Он, единственный из семьи, кто искренне любил свою принцессу, всегда готов был выслушать ее, жалобы, обиды принимал близко к сердцу, погиб.
Маргарите сообщили о том, но она долго не могла поверить.
И требовала сказать правду.
Как возможно, чтобы отец, ее отец, который умел смеяться так громко, что пламя факелов дрожало, и стены пиршественной залы дрожали, и сам древний замок тоже дрожал, погиб? Он был сильнее всех, лучше всех…

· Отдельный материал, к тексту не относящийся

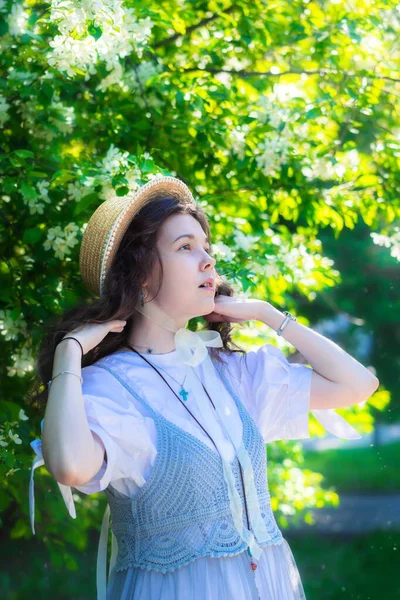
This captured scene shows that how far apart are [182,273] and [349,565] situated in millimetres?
8428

И обещал, что всегда будет с нею.
Солгал.
Нет, Маргарита, позже, став взрослей, осознала, что в смерти отца не было виновных, что сама судьба подготовила тот предательский удар, но стало ли ей легче?
Ничуть.
В Амбуазе, довольствуясь слухами, сплетнями, в которых если и была правда, то малая ее толика, шептались и о том, что матушка тотчас отослала прекрасную де Пуатье, так и не простив супругу этой измены, и власть взяла в свои руки, пусть и готовили к коронации Франциска. Он был так слаб, болезнен, что никто не удивился, когда Франциск умер. И королем назвали уже Карла. Но он, матушкин любимец, всегда делал лишь то, что она говорила… и средь этих перемен, которые многими принимались как недобрые, сама Маргарита терялась. Она не знала, что будет с нею, и никто не знал, и незнание это страшило. Но вот в Амбуазе появилась матушка, которая и объявила об отъезде.
– Наши подданные, – сказала она, – должны узреть нового короля.

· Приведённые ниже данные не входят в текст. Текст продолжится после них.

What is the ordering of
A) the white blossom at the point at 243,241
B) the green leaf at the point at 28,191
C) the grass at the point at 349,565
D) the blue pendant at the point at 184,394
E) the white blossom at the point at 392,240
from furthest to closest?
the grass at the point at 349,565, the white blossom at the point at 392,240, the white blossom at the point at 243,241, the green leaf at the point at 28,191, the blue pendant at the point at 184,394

Она пребольно ущипнула Маргариту за щеку.
На щеке остался красный след.
– Веди себя хорошо. Не забывай, что ты – принцесса.

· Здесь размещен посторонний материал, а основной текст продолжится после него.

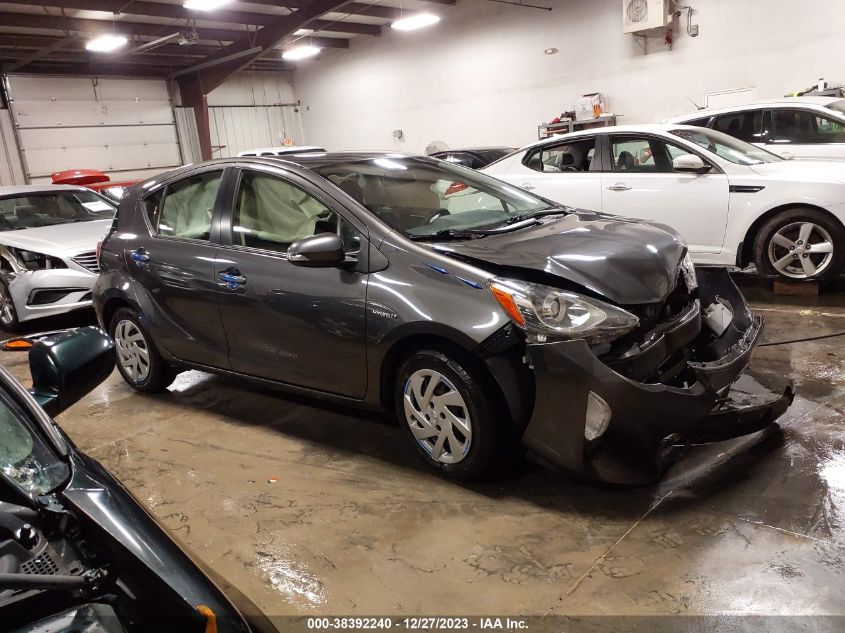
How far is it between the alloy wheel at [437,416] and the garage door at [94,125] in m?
16.5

Отъезд остался в памяти невероятнейшей суматохой, среди которой все будто позабыли о Маргарите, предоставив ее саму себе, что было внове и неприятно. И лишь в день отъезда, оказавшись в экипаже с матушкой, Маргарита осмелилась обратиться к ней.
– Куда мы едем? – спросила она.
– В Бар-ле‑Дюк, – ответила матушка, которой вовсе не хотелось разговаривать, она пребывала в собственных мыслях, несомненно, важных, но оттого гляделась мрачной. – Тебе понравится.
Матушка оказалась права: Маргарита, до сего дня не покидавшая Амбуаза, была увлечена путешествием. Ее поражало все, и сама дорога, по мнению королевы-матери дурная, вызывавшая у нее приступы дорожной болезни, и городишки, попадавшиеся на пути, и люди. Живость дочери, ее неуемное любопытство, тысячи вопросов, которые задавала Маргарита, постоянно забывая про матушкину просьбу о молчании, утомляли королеву.
Сама же Маргарита, получая замечания, печалилась, но печаль ее не длилась долго. И Маргарита вновь и вновь находила нечто чудесное, чем желала бы поделиться… когда же она добралась до Бар-ле‑Дюка, то была совершенно поражена его великолепием и тем, как обставлены были крестины ее племянника, принца Лотарингского.
– Великолепно! – восхищалась Маргарита, пожалуй, чересчур уж восхищалась, выражая собственные эмоции с непозволительной вольностью. И королева морщилась, утомившись одергивать дочь, которая, казалось, не имела ни малейшего представления о правилах приличия.